`GRPOTrainer` with `top_entropy_quntile < 1` causes hang with multi gpu training

Question

`GRPOTrainer` with `top_entropy_quntile < 1` causes hang with multi gpu training

Closed this issue 2 months ago · 4 comments

Reproduction

# grpo.py
from datasets import load_dataset
from trl import GRPOConfig, GRPOTrainer

dataset = load_dataset("trl-lib/tldr", split="train")

# Define the reward function, which rewards completions that are close to 20 characters
def reward_len(completions, **kwargs):
    return [-abs(20 - len(completion)) for completion in completions]

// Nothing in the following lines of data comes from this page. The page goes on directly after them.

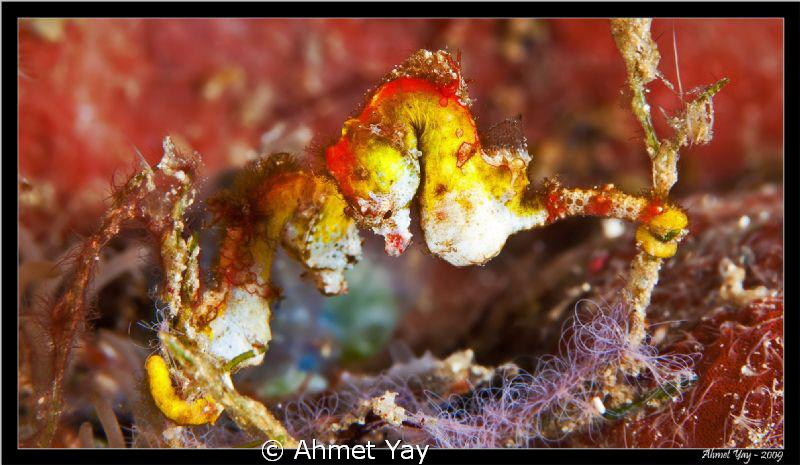Pontohi Pigmy Seahorse Manado, Budo-1 Canon 40 D - Cano... by Ahmet Yay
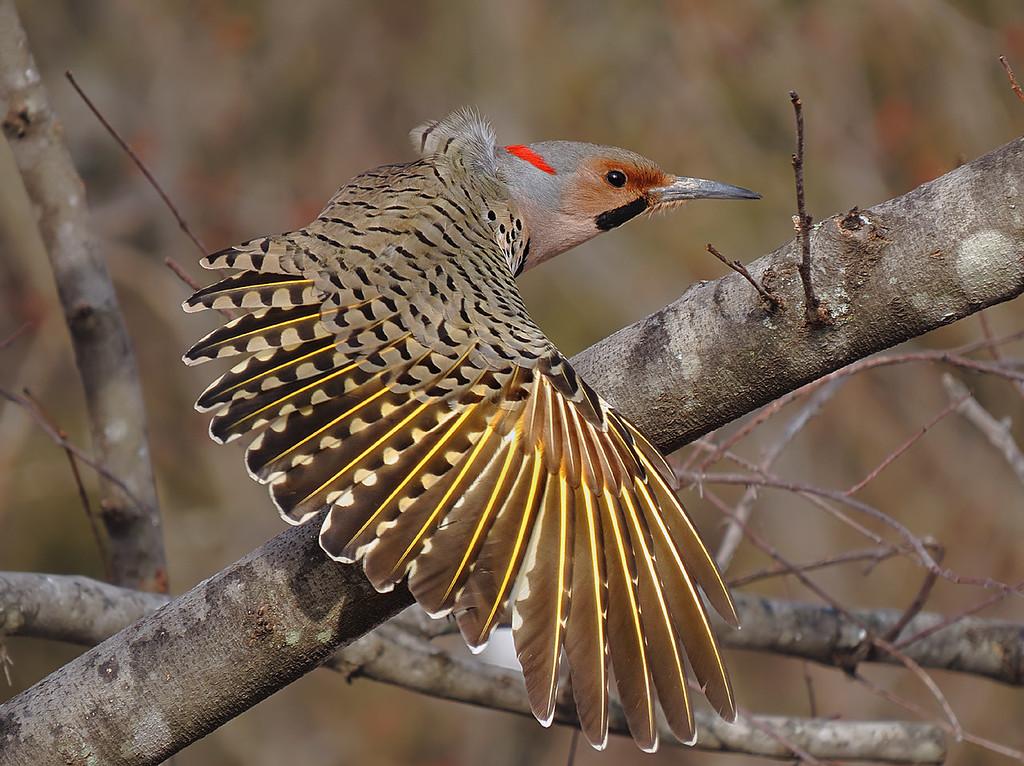IMAGE: http://kenn3d.smugmug.com/Nature/Birds-Blossoms-8/i-VRxQhDR/0/XL/sx50_flicker_bit_cr2_dpp_127-XL.jpg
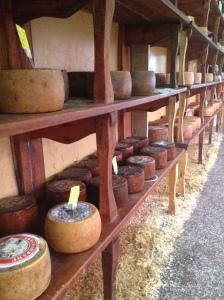 casa del formaggio alghero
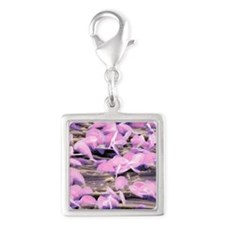 Lead oxide crystals on lead,  Silver Square Charm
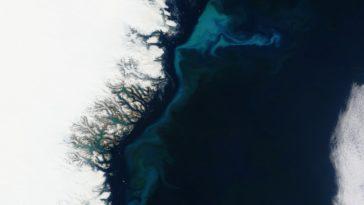 icebergs changement climatique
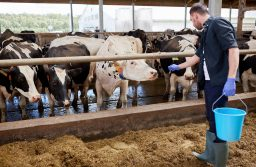 Insight: How animal welfare is climbing up the agenda of EU trade policy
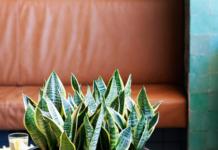 Bogenhanf ist die Zimmerpflanze im Monat August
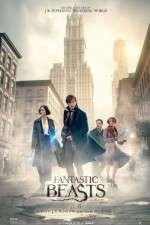 Watch Fantastic Beasts and Where to Find Them Online 123movieshub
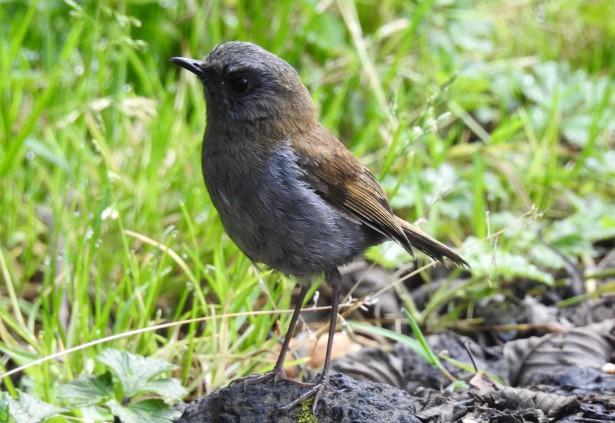 Thrush, Nightingale-, Black-billed, Tapojo, V Turrialba (3)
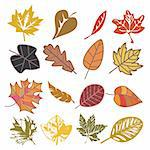 set of autumn leaves isolated on white Stock Photo - Royalty-Free, Artist: SelenaMay                     , Code: 400-05673373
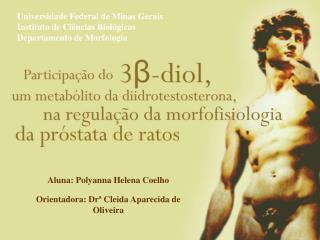 Universidade Federal de Minas Gerais Instituto de C  ncias Biol gicas Departamento de Morfologia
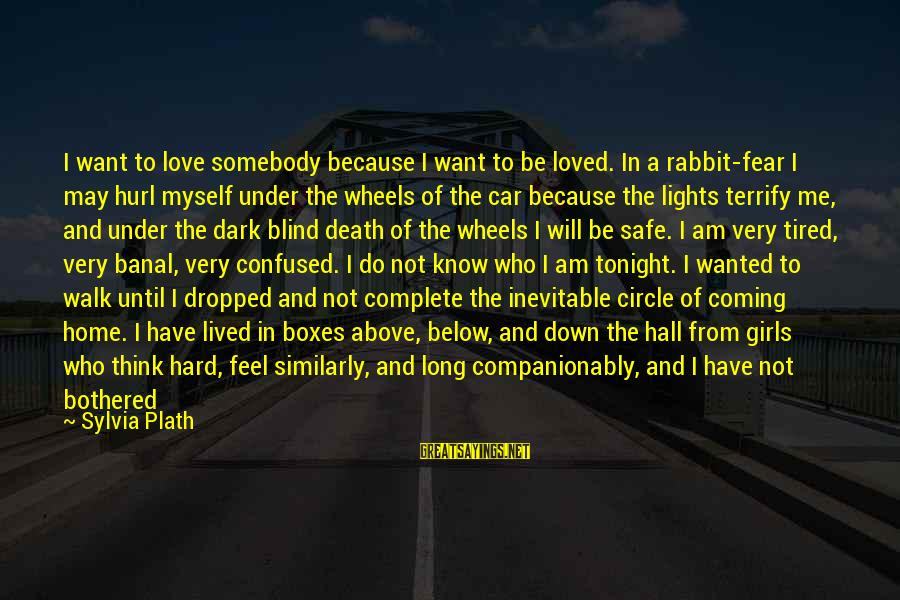 Hard Work And Sacrifice Sayings By Sylvia Plath: I want to love somebody because I want to be loved. In a rabbit-fear I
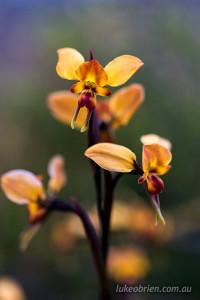 Diuris orientis wallflower orchid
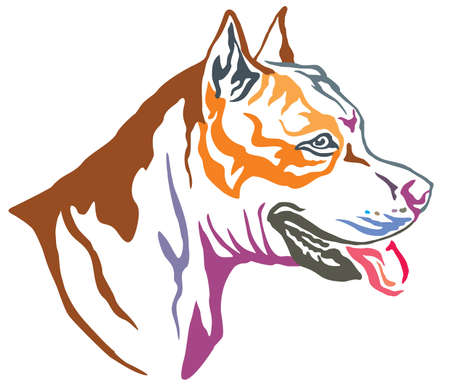 Colorful decorative portrait in profile of dog American Staffordshire Terrier, vector illustration in different colors isolated on white background Illustration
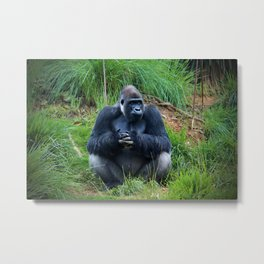 Gorilla Waiting For Lunch Metal Print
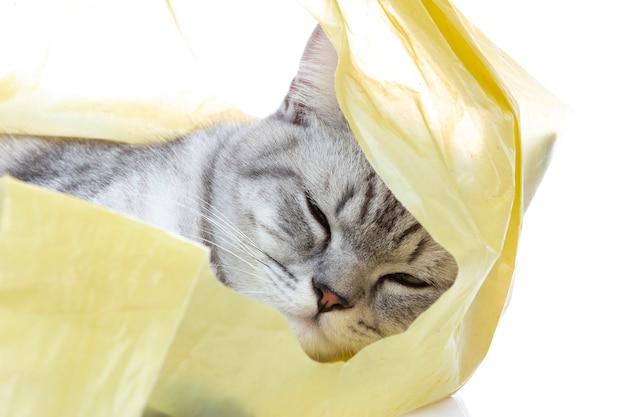 Gato scottish fold duerme en la bolsa de plástico con pelota solo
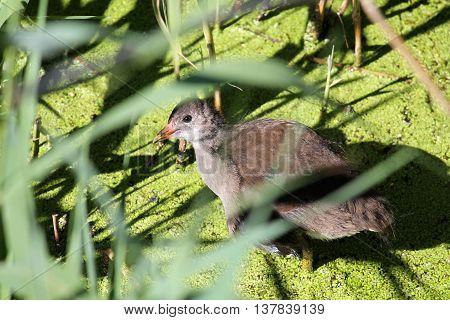 Common Moorhen (Gallinula chloropus) chick. Wild bird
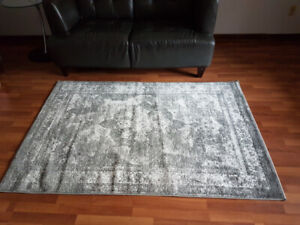 Grey area rug 4 x 6 in perfect condition and clean!!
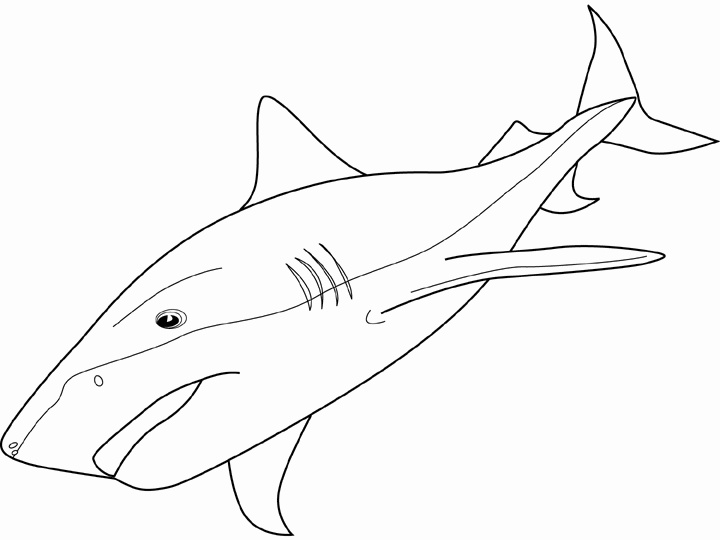 Mako Shark Drawing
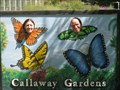 Image for Butterfly cutout at Callaway Gardens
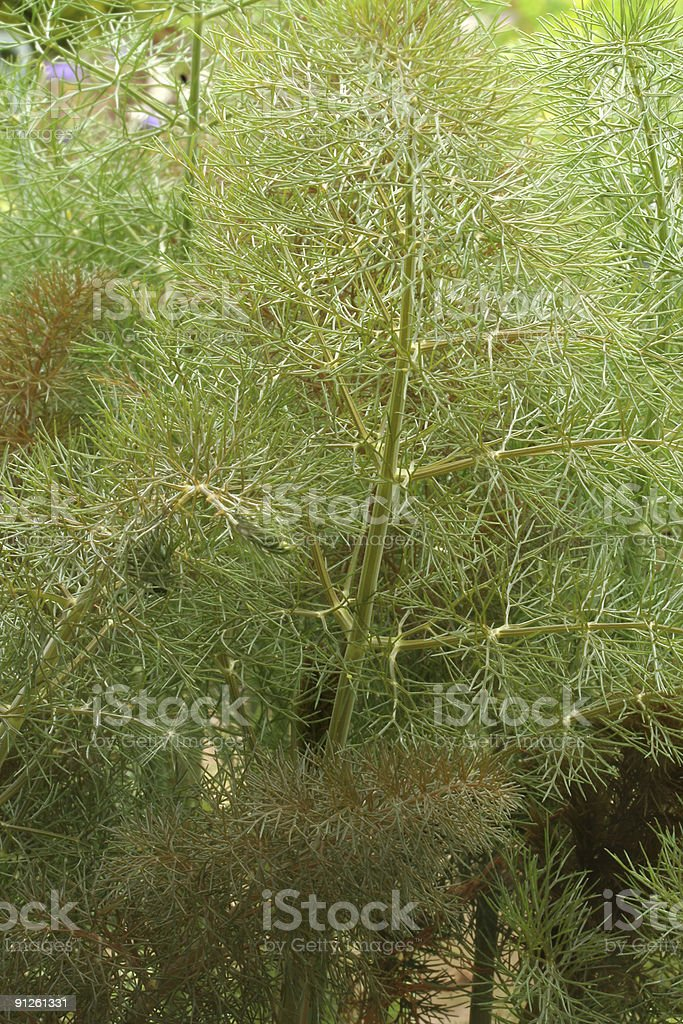 bronze fennel royalty-free stock photo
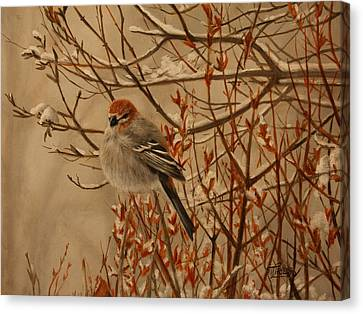 Pine Grosbeak Canvas Print by Tammy  Taylor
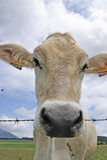 αγελάδα goegeous Στοκ Εικόνες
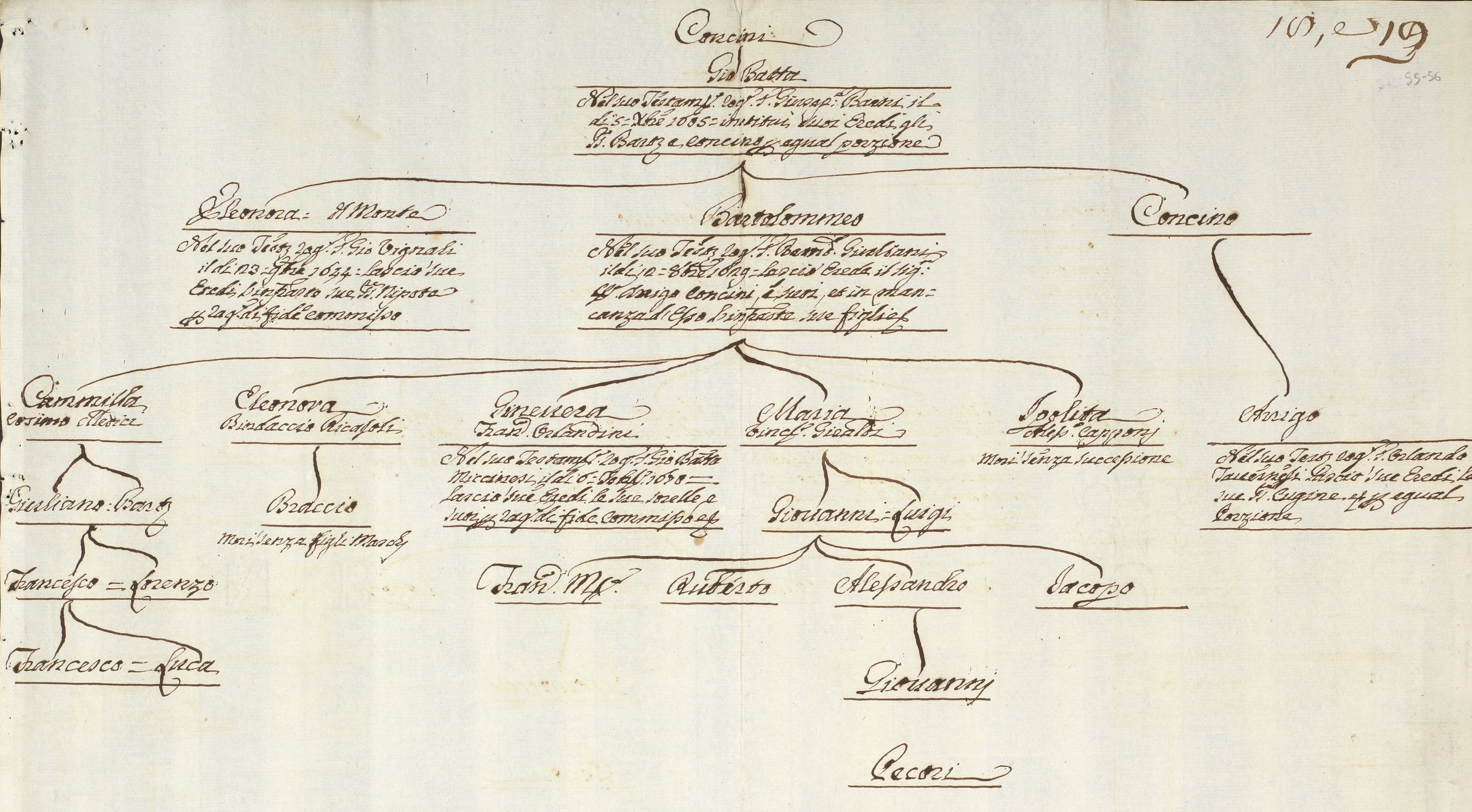 Concini Family Papers-Concini genealogy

training_args = GRPOConfig(output_dir="Qwen2-0.5B-GRPO", top_entropy_quantile=0.2)
trainer = GRPOTrainer(
    model="Qwen/Qwen2-0.5B-Instruct",
    reward_funcs=reward_len,
    args=training_args,
    train_dataset=dataset,
)
trainer.train()

with command:

accelerate launch --num_machines 1 --machine_rank 0 --num_processes 2 --main_process_ip=cccxc577 --main_process_port=14624 --mixed_precision=bf16 --multi_gpu grpo.py

the script hangs and doesn't work and doesn't train:

from what i understand this is because of the gather in the function get_high_entropy_mask

https://github.com/huggingface/trl/blob/48d7ecc67be36e8a2f47841c1695c4e77732688e/trl/trainer/grpo_trainer.py#L1045C8-L1053C89

this is probably because non_pad_entropies have different lengths on each process, which could cause hangs when using gather. similar to what stated here https://discuss.pytorch.org/t/dist-all-gather-stuck/156037.

to make sure it is indeed the problem. I tried the line all_non_pad_entropies = self.accelerator.gather(non_pad_entropies[:50]) (which is of course not a viable fix). with this change it does work.

System Info

- Platform: Linux-5.14.0-503.21.1.el9_5.x86_64-x86_64-with-glibc2.34
- Python version: 3.11.12
- TRL version: 0.22.0.dev0+48d7ecc
- PyTorch version: 2.7.1
- accelerator(s): NVIDIA A100-SXM4-80GB, NVIDIA A100-SXM4-80GB
- Transformers version: 4.52.4
- Accelerate version: 1.7.0
- Accelerate config: not found
- Datasets version: 3.6.0
- HF Hub version: 0.32.4
- bitsandbytes version: not installed
- DeepSpeed version: not installed
- Diffusers version: not installed
- Liger-Kernel version: not installed
- LLM-Blender version: not installed
- OpenAI version: not installed
- PEFT version: not installed
- vLLM version: not installed

Checklist

I have checked that my issue isn't already filed (see open issues)
I have included my system information
Any code provided is minimal, complete, and reproducible (more on MREs)
Any code provided is properly formatted in code blocks, (no screenshot, more on code blocks)
Any traceback provided is complete

Answer 1 · 2025-08-21T09:19:55.000Z

this seems like a virus/bot

Answer 2 · 2025-08-21T14:34:01.000Z

Thanks for reporting this! It's an interesting bug, I'll take a look.

Answer 3 · 2025-09-08T17:09:54.000Z

In the current implementation there’s a potential hang:

non_pad_entropies = entropies[mask.bool()].float()
if non_pad_entropies.numel() == 0:
    return torch.zeros_like(entropies, dtype=torch.bool)

If any rank hits non_pad_entropies.numel() == 0 and returns early, while other ranks proceed to
self.accelerator.gather(non_pad_entropies), the collective call will block forever.

Answer 4 · 2025-09-08T20:19:06.000Z

Good point, are you willing to open a pr to fix it?